Pesticidi pericolosi per la salute umana e per l'ambiente: domenica a Caldaro la manifestazione per un'agricoltura libera da agenti chimici
L'Italia è quarta in Europa per vendita e utilizzo di pesticidi chimici e, come spiega il Wwf "in larghissima parte della coltivazione delle mele si continuano ad utilizzare sostanze chimiche pericolose. Per il cosiddetto “effetto deriva”, i fitofarmaci dai campi si disperdono nelle aree circostanti tanto che le ricerche condotte li ritrovano nei terreni, nelle acque superficiali e nelle falde, nell'erba dei parchi giochi e nell'aria che respiriamo nelle nostre città"

BOLZANO. E’ prevista per domenica 30 marzo a Caldaro la “Marcia Stop Pesticidi”, manifestazione organizzata per denunciare i rischi dell'esposizione agli agenti chimici impiegati nei trattamenti.
In primi fila sarà presente, come ogni anno, il WWF che a qualche giorno dall’appuntamento diffonde un comunicato stampa nel quale viene chiarita la situazione attuale.
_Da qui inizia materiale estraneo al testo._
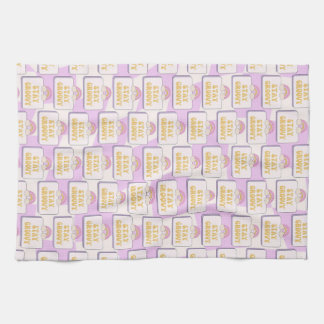 Stay Groovy Kitchen Towel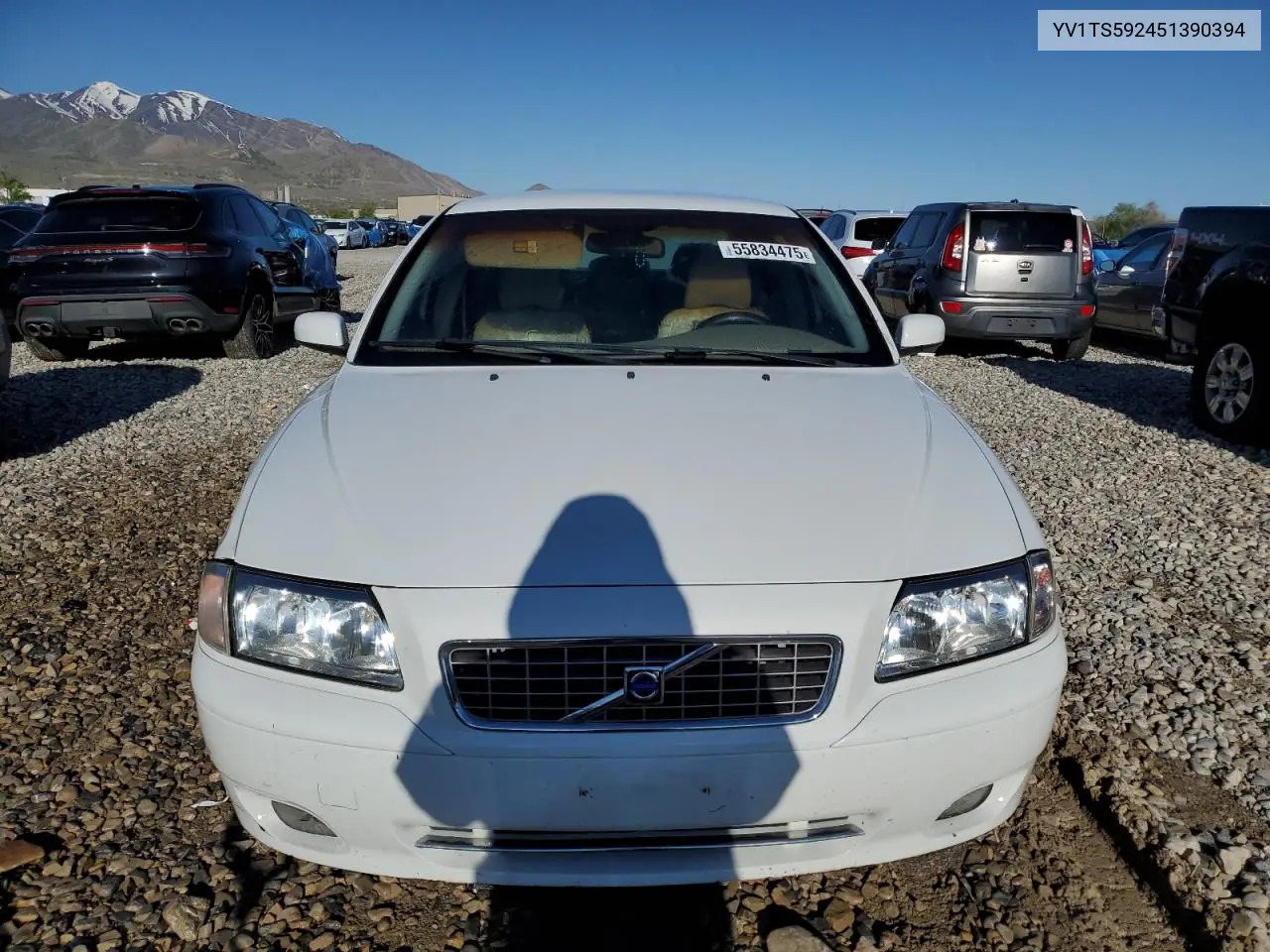 2005 Volvo S80 2.5T VIN: YV1TS592451390394 Lot: 55834475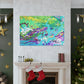 Vibrant Splendor - Abstract Canvas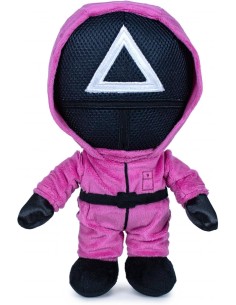 Peluche Squid Game guardie 28 cm assortiti | shopincasa.it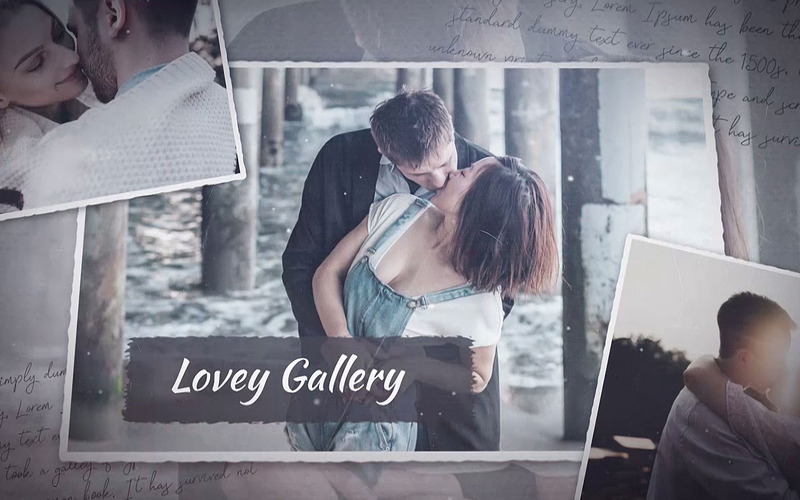 Lovely Gallery Premiere Pro Template - Features Image 1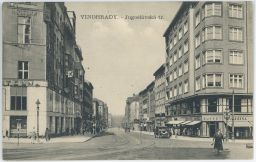 Praha Vinohrady Jugoslávská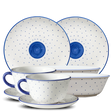 Servizio colazione da 8 pezzi 490 | Decoro 113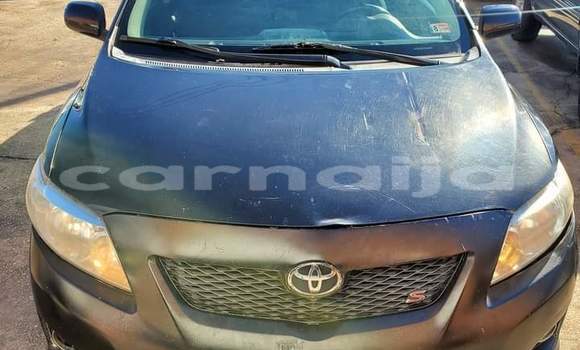 Acheter Import Voiture Toyota Corolla Noir à Lagos, État de Lagos Acheter Import Voiture Toyota Corolla Noir à Lagos, État de Lagos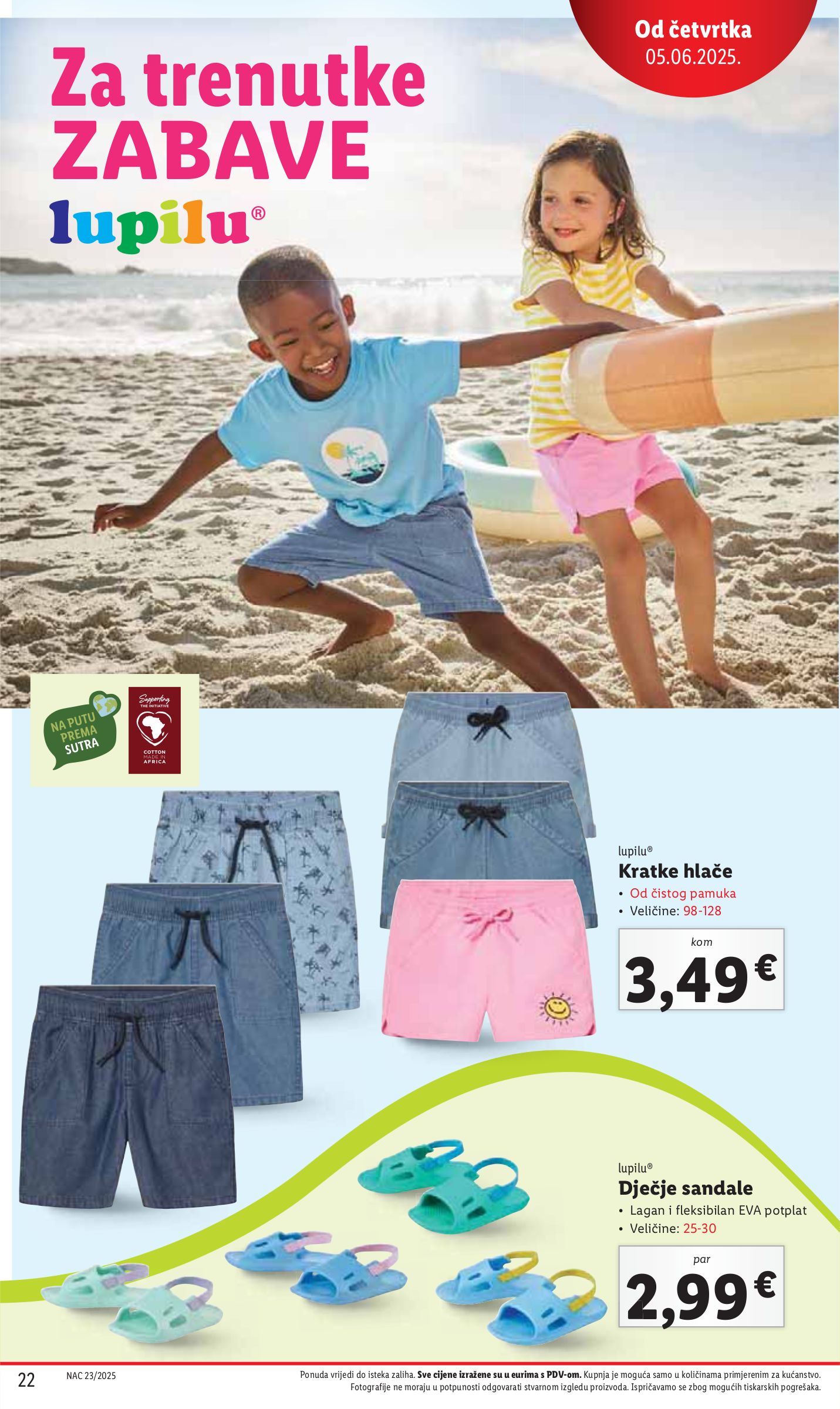 lidl - Prelistajte katalog Lidl, vrijedi od 05.06. do 08.06. - page: 22 lidl - Prelistajte katalog Lidl, vrijedi od 05.06. do 08.06. - page: 22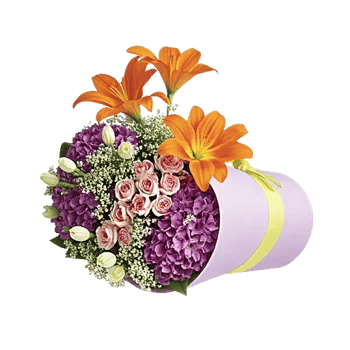 Blossom Glow Symphony
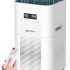 Welclux Rechargeable Electric Razor for Men: Mini Foil Shavers for Men with 4 Fl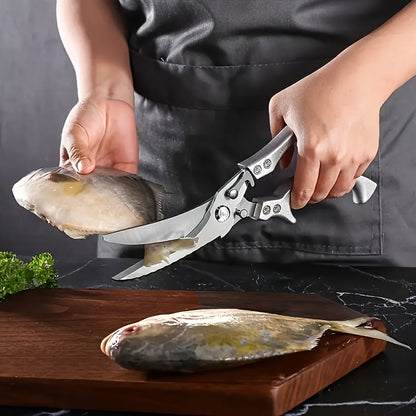 Mocne nożyczki do kości ze stali nierdzewnej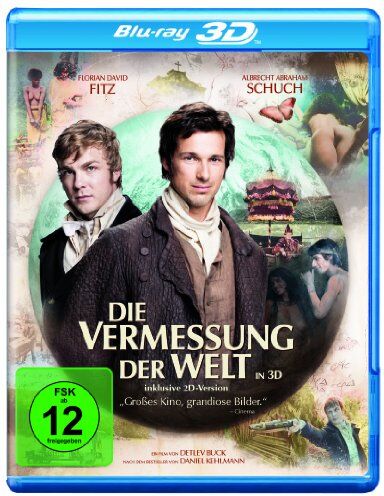 Buck, Detlev W. Die Vermessung Der Welt (+ Blu-Ray) (Inkl. 2d-Version)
"In larghissima parte della coltivazione delle mele del Trentino-Alto Adige e nei vigneti del prosecco in Veneto - spiega il Wwf - si continuano ad utilizzare sostanze chimiche pericolose per la salute umana e l'ambiente. Per il cosiddetto “effetto deriva”, i fitofarmaci dai campi si disperdono nelle aree circostanti tanto che le ricerche condotte li ritrovano nei terreni, nelle acque superficiali e nelle falde, nell'erba dei parchi giochi e nell'aria che respiriamo nelle nostre città".
Come sottolineato dal movimento, il "Pesticide action network" ha reso noto un recente studio condotto in 78 località della Germania, che dimostra come i pesticidi si diffondano molto più lontano dal campo di quanto si è creduto finora: "I risultati preoccupanti di questa nuova ricerca sono coerenti con studi precedenti su scala più piccola condotti nell'area dell'Alto Adige", osserva il Wwf.
Un problema che non si riscontra solo in Alto Adige, Trentino e nelle regioni del nord, che ma che "riguarda tutta l'Italia, saldamente al quarto posto in Europa per vendita e utilizzo di pesticidi chimici".
Il Wwf ricorda inoltre che “con la "Visione dell'agricoltura e alimentazione" presentata dalla Commissione europea lo scorso 19 febbraio è stato archiviato definitivamente il Regolamento europeo per l'uso sostenibile dei prodotti fitosanitari e con esso l'obiettivo della riduzione del 50% dell'uso dei pesticidi entro il 2030". Allo stesso tempo, però, il biologico italiano è in crescita, sottolinea il Wwf e ha raggiunto, alla fine del 2023, quasi 2,5 milioni di ettari (+4,5%, rispetto al 2022), pari al 19,8% della superficie agricola utilizzata.
Un segnale importante, ma che non basta.
Alla manifestazione sarà presente anche la Federazione ambientalisti Alto Adige che “partecipa alla marcia e comunque sostiene pienamente gli obiettivi dell’iniziativa per la salvaguardia della natura con la sua biodiversità e per la salute umana”.